### TEXTE SOURCE

☆ ☆ ☆ ☆ ☆

Un pique-nique au bord de l’eau, ça vous dit ? Par ce beau samedi ensoleillé, nous partons pour une balade sans but précis, et finissons par arriver dans la bourgade Sainte-Marienne de la Rivière-des-Pluies, où les habitants vaquent à leurs occupations de ce début de week-end, qui chez la coiffeuse, qui au marchant de légumes, qui en recueillement à la Vierge noire. Nous stoppons devant le Restaurant du Cap, juste à côté de la station service, à quelque distances du vieux pont en venant de la Technopole.


Trois tables et quelques chaises, la vitrine où sont présentés les plats du jour, l’armoire à boisson, quelques glaces et la caisse : nous sommes dans un de ces petits restaurants de quartier sans prétention, propre et bien entretenu. Quatre personnages s’activent, en uniforme blanc, toqués et rasés de frais, pour servir avec dextérité et sourire la clientèle qui défile. Entre les voitures qui arrivent et qui repartent, les caris qui changent de contenant et le sonnant et trébuchant à la caisse, tout à l’air d’être parfaitement huilé comme à la chaîne de montage. Au menu ce jour : sauté de porc, poulet au chouchou, massalé cabri, poisson au gingembre et les quasi-incontournables sauté de mines et riz cantonnais. « Trois, à emporter s’il vous plait » : le massalé (l’un de nos plats phares avec le cari de poulet qui nous sert souvent de mètre étalon), le poisson (dont la couleur orangée nous interpelle) et le sauté de porc. Le menu de la semaine entière est affiché de toute façon, pour savoir ce qui vous attend, ou ce que vous avez raté, selon le jour.
Nous voilà repartis les glandes salivaires au taquet, vers les berges de la rivière-des-Pluies, via la route grimpant vers Moka. A deux ou trois cent mètres après la dernière maison, nous trouvons un charmant espace de verdure, propre à part un vieux moteur désossé qui traîne dans un coin, et de toute évidence prisé des pique-niqueurs si on en juge par les foyers depuis longtemps refroidis répartis sur le site. À quelques dizaines de mètres en aval, le doux son continu de l’eau courante se superpose au silence. Plus haut, un bras de rivière asséché, où vient mourir une pelouse encore humide, nous dégage la vue des hauts de Sainte-Marie. Nous nous installons sous un grand filao, et, après un bon bol d’air frais, entamons les hostilités. Nous ne sommes pas les seuls à avoir faim, les moustiques aussi (si vous y allez, prévoyez en conséquence).

☆ ☆ ☆ ☆ ☆

### DONNÉES ENREGISTRÉES
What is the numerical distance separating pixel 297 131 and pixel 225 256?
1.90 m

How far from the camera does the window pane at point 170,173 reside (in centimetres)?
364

☆ ☆ ☆ ☆ ☆

### OBJECTIF
Résumez sous forme de liste le paragraphe du texte source qui commence par « Nous voilà repartis », en conservant ses faits principaux. Seul le texte source sert de base au travail.

### RÉPONSE
- Départ vers les berges de la rivière des Pluies par la route qui monte vers Moka.
- À deux ou trois cents mètres après la dernière maison se trouve un espace de verdure propre, à part un vieux moteur désossé dans un coin.
- D'anciens foyers répartis sur le site montrent qu'il est prisé des pique-niqueurs.
- À quelques dizaines de mètres en aval, on entend le bruit continu de l'eau.
- Plus haut, un bras de rivière asséché bordé d'une pelouse humide dégage la vue sur les hauts de Sainte-Marie.
- Installation sous un grand filao pour le repas.
- Les moustiques ont faim eux aussi, il faut donc s'y préparer.